Bonus: limita la dimensione della cache per evitare futuri gonfiori
Evita i crash impostando un limite alla dimensione della cache.- Apri Impostazioni.- Vai a Windows Update o Ottimizzazione recapito.- Per Windows 11, in Ottimizzazione recapito, imposta un limite di larghezza di banda e una dimensione massima della cache.- Per Windows 10, in Opzioni avanzate, vedrai le opzioni per la larghezza di banda assoluta e la dimensione della cache: impostale su un valore più ragionevole, come 1-2 GB, soprattutto se lo spazio su disco è limitato.
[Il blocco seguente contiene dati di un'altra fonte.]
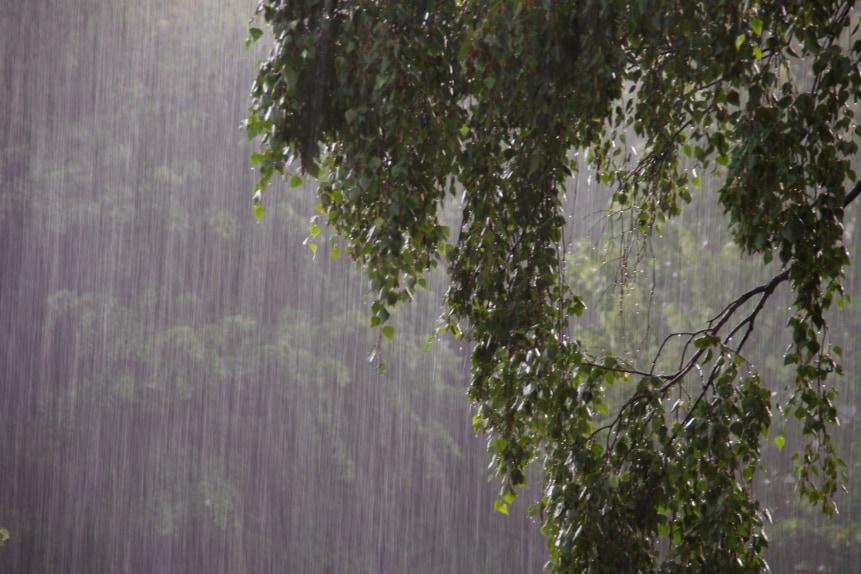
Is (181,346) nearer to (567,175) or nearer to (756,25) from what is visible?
(567,175)

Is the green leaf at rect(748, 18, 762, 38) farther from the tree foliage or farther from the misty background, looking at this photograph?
the misty background

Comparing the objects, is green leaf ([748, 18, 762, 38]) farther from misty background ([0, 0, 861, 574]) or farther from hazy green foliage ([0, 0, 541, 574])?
hazy green foliage ([0, 0, 541, 574])

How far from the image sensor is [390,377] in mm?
12633

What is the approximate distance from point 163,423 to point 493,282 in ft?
32.9

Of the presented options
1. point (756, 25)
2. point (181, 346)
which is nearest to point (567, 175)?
point (756, 25)

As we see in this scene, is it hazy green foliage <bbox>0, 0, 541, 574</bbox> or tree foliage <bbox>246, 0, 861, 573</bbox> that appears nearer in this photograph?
tree foliage <bbox>246, 0, 861, 573</bbox>

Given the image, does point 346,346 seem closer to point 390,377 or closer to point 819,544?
point 390,377

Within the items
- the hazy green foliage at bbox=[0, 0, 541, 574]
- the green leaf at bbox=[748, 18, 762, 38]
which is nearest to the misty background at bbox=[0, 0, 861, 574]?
the hazy green foliage at bbox=[0, 0, 541, 574]

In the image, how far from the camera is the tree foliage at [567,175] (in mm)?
2062

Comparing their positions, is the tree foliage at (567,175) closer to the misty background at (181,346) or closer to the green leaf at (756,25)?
the green leaf at (756,25)

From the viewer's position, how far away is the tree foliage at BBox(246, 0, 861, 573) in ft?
6.77

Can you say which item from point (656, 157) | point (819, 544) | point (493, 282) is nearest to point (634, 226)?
point (656, 157)

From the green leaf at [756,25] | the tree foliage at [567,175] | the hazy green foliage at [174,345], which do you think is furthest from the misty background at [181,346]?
the green leaf at [756,25]

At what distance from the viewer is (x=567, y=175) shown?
8.26ft
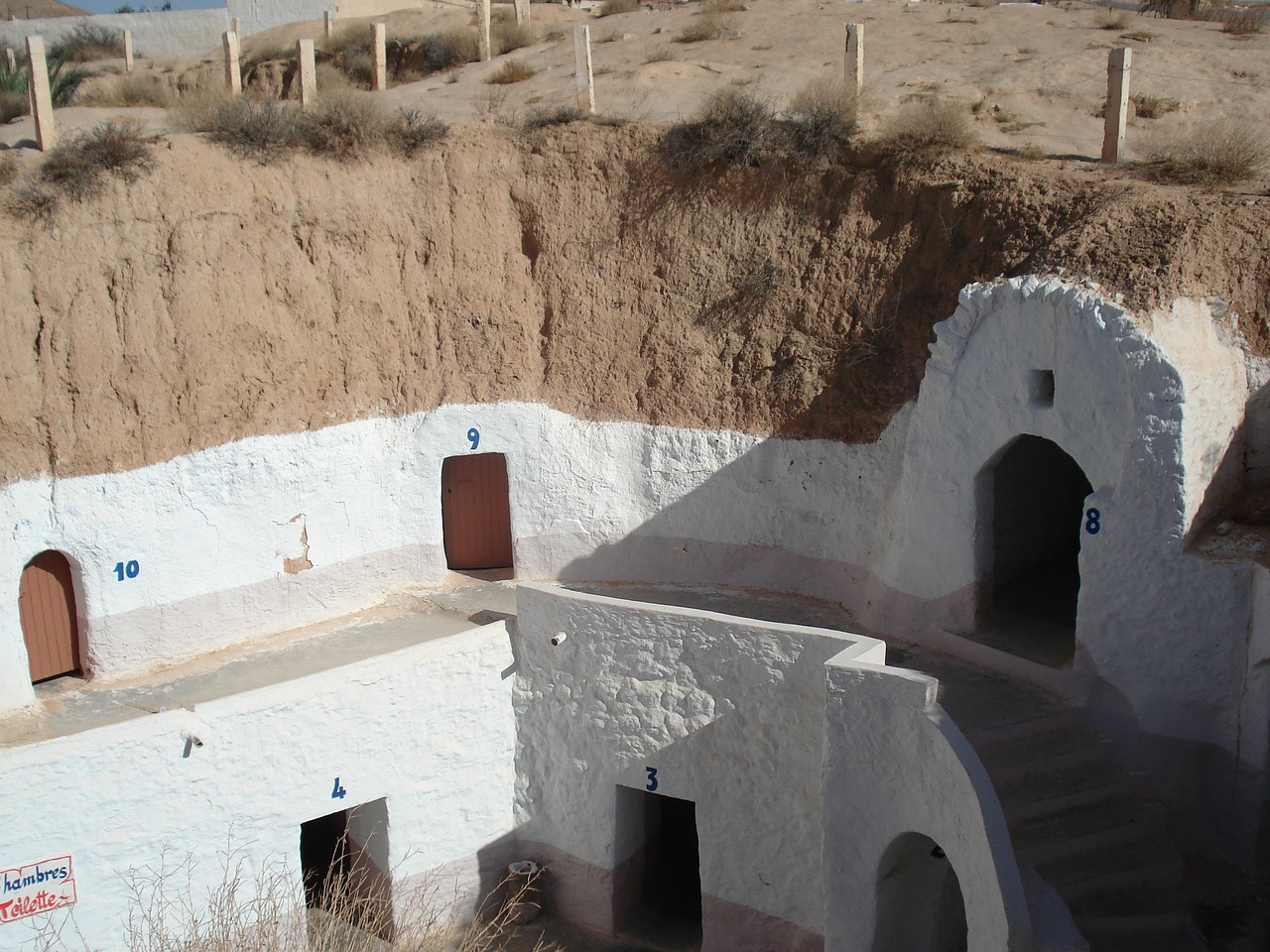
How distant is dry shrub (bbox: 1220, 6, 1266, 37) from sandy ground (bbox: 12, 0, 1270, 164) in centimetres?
22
Nota: questo non elimina la cache esistente, ma impedisce che cresca senza controllo.
Incartare
Sbarazzarsi di enormi cache di ottimizzazione della distribuzione non è la fine del mondo, e di solito è un’operazione sicura. Basta scegliere il metodo più comodo per te: impostazioni, riga di comando o eliminazione manuale dei file. Ricorda, dopo la cancellazione, Windows ricalcolerà la cache quando necessario, quindi fallo solo se hai davvero poco spazio o se la cache è diventata incontrollata.
- Dopo aver ripulito, controlla lo spazio disponibile e verifica quanto spazio hai recuperato.
- Mantieni dei limiti per le dimensioni della cache se tendi a esaurire lo spazio.
- Se non si dispone di una connessione a consumo o non si condividono file, si consiglia di disattivare l’ottimizzazione della consegna: in questo modo si evitano problemi in futuro.
Speriamo che questo faccia risparmiare qualche ora a qualcuno. Non c’è niente di meglio che recuperare quei gigabyte e tirare un sospiro di sollievo.